The real problem with mini-meds is that low-wage employees are not given a choice between mini-meds and real catastrophic health insurance.
Most employees enrolling in mini-med plans are often unaware of their insurance options. Today, the vast majority of low-wage employees participating in an employer-sponsored mini-med are eligible to:
- Purchase catastrophic private insurance on the individual market for less than $150 per month in 46 states,
- Join Medicaid; or
- Take advantage of state insurance subsidies for low-income residents.
If given the choice, many low-wage employees would elect to buy real health insurance, right? Well, there's only one way to find out... give them a choice!
The Solution: "Give Low-Wage Employees More Choice"
According to McDonald's, 85% of its mini-med participants spend less than $5,000 in medical expenses per year. If these numbers are accurate, it is fair to assume that ~85% of the 30,000 participants would be accepted for a medically underwritten policy. In most U.S. states a healthy applicant can get real health insurance for $30 - $150 per month through the individual market.
By offering an individual premium reimbursement plan, McDonald's would allow its employees to purchase "real" individual health insurance on a pre-tax basis. In this scenario everyone wins:
- McDonald's low-wage employees are offered a choice to purchase major medical health insurance if they want it,
- McDonald's franchisees save 7.65% in FICA taxes on all employee pre-tax contributions to individual health insurance, and
- As Health Care Reform phases in, the private options get better for low-wage employees. In 2014, employees with income equal to or less than 133% of federal poverty level ($14,400 for an individual) will be eligible for Medicaid (free), and employees with income between 133% and 400% of federal poverty level will be eligible for subsidized health insurance. "Real" health insurance will cost the average hourly fast food worker less $400 per year.
To sum it up, Tax Free Individual Health Insurance is a no-brainer for McDonald's and its low-wage employees.
(If you live in the northeast, you probably don't believe me.
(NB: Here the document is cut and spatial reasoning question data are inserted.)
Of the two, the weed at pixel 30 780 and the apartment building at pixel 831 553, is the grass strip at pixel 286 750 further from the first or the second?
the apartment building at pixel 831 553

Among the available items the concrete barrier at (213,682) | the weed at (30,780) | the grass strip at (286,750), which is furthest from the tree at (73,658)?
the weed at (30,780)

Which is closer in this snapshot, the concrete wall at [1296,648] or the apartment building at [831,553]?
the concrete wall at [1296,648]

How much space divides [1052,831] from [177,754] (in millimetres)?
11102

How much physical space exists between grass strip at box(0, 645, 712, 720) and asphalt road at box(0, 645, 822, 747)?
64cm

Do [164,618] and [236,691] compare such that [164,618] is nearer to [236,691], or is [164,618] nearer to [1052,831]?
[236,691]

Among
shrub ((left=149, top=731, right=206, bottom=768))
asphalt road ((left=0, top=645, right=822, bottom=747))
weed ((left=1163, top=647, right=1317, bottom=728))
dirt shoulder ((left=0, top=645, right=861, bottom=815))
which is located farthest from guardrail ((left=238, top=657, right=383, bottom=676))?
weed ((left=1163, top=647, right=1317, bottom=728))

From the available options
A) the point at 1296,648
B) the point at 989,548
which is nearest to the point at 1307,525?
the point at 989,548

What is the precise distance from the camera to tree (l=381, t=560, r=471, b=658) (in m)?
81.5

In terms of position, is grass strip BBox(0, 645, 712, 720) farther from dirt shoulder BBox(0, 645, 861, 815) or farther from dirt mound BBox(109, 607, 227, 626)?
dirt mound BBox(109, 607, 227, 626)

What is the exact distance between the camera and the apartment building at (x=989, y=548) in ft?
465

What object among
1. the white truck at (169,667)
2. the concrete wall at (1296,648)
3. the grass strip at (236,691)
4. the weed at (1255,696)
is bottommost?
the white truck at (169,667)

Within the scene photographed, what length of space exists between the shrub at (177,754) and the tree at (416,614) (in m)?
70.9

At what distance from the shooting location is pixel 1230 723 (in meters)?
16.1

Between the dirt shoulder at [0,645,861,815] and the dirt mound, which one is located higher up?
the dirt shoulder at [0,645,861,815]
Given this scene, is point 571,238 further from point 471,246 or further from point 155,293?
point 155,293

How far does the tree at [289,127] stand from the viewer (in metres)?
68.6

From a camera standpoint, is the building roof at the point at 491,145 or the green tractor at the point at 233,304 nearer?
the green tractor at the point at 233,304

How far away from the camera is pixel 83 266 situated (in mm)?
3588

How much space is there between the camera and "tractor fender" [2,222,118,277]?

See for yourself...)
Example. The following Humana plans are available in Utah for a 35 year old healthy male.
Option 1 - $5,950 deductible HSA plan with 100% preventive coverage with unlimited annual/lifetime coverage for $38.40/month
Option 2 - $5,000 deductible plan with 100% preventive coverage, 3 doctor visit co-pays and unlimited annual/lifetime coverage for $56.47/month
Option 3 - $3,500 plan with 100% preventive coverage, 6 doctor visit co-pays and unlimited annual/lifetime coverage for $95.64/month
Note: Similar plans are available in 46 states. Employees in NY, NJ, MA, ME, and RI may be eligible for Medicaid or other state subsidy programs such as Healthy NY.